DrScheme includes several "teaching" dialects of Scheme which are limited subsets of (they impose more restrictions than) standard R5RS or R6RS Scheme. The dialect that you are using probably restricts you to using
if statements in which you provide values for both branches. In fact, I checked just now, and it looks like all of the "teaching" dialects forbid you from using an
if statement with only one branch.
This is intended to help you learn to program in an applicative (sometimes known as functional) style of programming, in which you do not rely upon side effects but instead compute values merely by applying functions and returning results from them. In the applicative style, with no side effects, the only result of a statement is to return a value. An
if statement that does not return a value in one of its branches would have no meaning for that case; it would not be useful, and in fact would cause undefined behavior when you tried to use the value returned by that
if statement. In the applicative style, every statement in the language is an expression, evaluated for the value it computes, not the side effects that it causes.
If you are using
display to provide output, you are not using a purely applicative style.

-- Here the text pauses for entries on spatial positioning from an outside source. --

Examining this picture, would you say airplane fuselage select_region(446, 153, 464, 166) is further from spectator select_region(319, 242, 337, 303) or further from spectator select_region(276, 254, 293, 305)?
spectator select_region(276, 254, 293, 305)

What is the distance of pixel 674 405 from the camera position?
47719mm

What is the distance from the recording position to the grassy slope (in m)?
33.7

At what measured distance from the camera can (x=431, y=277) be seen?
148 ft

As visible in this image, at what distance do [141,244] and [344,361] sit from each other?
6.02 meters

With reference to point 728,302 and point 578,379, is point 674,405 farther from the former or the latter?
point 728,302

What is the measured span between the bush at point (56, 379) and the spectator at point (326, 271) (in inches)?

That's perfectly fine, but many introductions to Scheme like to start by presenting an applicative style, because it is much easier to reason about and learn how everything actually works.
Since you're not working from a text that assumes an applicative style of programming, however, I'd recommend choosing a different dialect. Under the "Language" menu, select "Choose Language", and then I would recommend choosing either "R5RS" (which is intended to be as close to the standard as possible), or "Pretty Big" (which is R5RS plus a bunch of handy PLT extensions).